Thanks so much for sharing such a fascinating piece of history. The watchman's sentry box must have been a treasure to stumble upon. I love the mock advertisement. I wonder if anyone applied:)

Cheryl Leigh said...

Allison, it was such an unexpected treat. We only found it because we couldn't park the car near our B&B, but the long walk back was worth it!

LOL, I'm giggling at the idea of someone applying for the ad.

maryde said...

Thank you Cheryl,
I love all and any additional tid-bits to add to my historical Information Collection. And what an interesting one this was.
How lucky was it for you to stumble across a find like this :), leading you off on another adventure.
I am curious as to how many of these sentry boxes are still around in the UK?
And if I was going to apply for the position... (I think I could tick several boxes - LOL )I'd want to be posted in a stone one ... love the picture of the bored young gentlemen ....

Cheryl Leigh said...

Thanks, Maryde! Glad to add to your historical collection. :)

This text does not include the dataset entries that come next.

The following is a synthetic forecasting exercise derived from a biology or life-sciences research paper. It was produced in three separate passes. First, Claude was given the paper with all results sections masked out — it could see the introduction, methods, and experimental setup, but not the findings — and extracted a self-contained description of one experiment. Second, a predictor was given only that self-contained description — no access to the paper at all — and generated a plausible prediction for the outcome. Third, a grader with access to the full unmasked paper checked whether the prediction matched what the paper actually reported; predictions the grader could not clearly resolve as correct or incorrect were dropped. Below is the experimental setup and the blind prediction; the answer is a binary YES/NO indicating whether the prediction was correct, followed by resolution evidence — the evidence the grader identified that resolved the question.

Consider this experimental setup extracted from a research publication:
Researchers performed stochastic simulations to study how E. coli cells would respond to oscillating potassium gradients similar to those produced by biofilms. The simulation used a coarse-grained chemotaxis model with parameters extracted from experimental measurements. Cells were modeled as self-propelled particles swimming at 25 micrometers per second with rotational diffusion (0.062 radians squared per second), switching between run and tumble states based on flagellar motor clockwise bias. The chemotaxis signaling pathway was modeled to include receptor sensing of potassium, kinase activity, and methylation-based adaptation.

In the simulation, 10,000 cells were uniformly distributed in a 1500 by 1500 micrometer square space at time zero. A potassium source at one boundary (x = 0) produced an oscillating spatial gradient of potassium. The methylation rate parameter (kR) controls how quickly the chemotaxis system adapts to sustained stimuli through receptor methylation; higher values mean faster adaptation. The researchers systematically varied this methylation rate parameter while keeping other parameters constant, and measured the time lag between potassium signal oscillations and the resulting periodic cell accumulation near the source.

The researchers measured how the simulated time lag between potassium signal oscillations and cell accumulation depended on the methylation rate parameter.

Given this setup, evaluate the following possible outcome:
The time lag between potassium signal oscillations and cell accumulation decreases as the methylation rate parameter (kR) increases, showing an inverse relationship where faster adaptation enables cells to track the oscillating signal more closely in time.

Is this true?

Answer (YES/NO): NO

I'm sure there are still many different watch-boxes to be found. I later discovered Holburne Museum in Bath has two stone ones outside. There is also one in Oxford Street, London.

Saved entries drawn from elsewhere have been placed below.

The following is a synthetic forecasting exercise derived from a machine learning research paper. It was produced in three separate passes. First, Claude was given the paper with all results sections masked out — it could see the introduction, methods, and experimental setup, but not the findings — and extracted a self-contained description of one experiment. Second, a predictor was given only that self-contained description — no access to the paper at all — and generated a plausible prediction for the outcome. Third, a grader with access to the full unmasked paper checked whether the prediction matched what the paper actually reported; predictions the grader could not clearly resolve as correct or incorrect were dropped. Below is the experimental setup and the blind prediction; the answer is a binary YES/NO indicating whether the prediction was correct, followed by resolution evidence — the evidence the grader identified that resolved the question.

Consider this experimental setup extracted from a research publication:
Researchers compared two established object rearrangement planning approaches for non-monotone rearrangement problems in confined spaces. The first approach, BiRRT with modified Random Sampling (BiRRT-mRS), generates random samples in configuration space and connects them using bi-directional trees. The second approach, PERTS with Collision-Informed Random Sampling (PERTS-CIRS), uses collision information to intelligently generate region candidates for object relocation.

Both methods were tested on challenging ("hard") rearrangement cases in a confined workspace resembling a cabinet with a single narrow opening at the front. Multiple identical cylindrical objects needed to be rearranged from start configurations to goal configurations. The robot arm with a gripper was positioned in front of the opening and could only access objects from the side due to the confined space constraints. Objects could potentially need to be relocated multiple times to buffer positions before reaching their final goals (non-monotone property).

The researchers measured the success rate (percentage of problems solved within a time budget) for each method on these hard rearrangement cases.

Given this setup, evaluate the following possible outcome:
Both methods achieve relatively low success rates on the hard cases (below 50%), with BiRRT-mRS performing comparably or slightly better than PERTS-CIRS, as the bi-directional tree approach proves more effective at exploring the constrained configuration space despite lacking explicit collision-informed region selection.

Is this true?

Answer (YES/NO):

Christina Phillips said...

This was a fascinating post, Cheryl, thank you! I didn't know much about the Watchmen at all. My history lessons were full of the Bow Street Runners!

Sheridan Kent said...

Hi Cheryl

What a great post. I never knew how the Bow Street Runners came to exist. Fancy being set up by a novelist! Great stuff.

Cheryl Leigh said...

Thanks, Christina! There is a lot of information available on the Bow Street Runners, so it was fun digging about for something more obscure. :)

Cheryl Leigh said...

Hi Sheridan, yes, it's rather odd isn't it? Once Fielding became a magistrate, he certainly focused on matters of the law. A great guy, all round. :)

Eleni Konstantine said...

Fantastic post, Cheryl. I learned something new today. And a bit of Richard Armitage is a good way to pass the time.

Cheryl Leigh said...

Hi Eleni,
Thanks for visiting! Glad you enjoyed the post. A little RA first thing in the morning is always a good thing. ;)

Helen said...

I really enjoyed that post Cheryl how interesting it must have been really cold during the winter months.

Have Fun
Helen

Cheryl Leigh said...

Hi Helen,

I'm glad you enjoyed the post. Yes, it would have been tough during winter. Can you imagine trekking back and forth through the snow all night? Brrr. No wonder many found replacements.

Thanks for dropping in!

Emily Brand said...

Hi Cheryl,

Great post! Will have to keep my eye out for the sentry box next time I'm in Bath.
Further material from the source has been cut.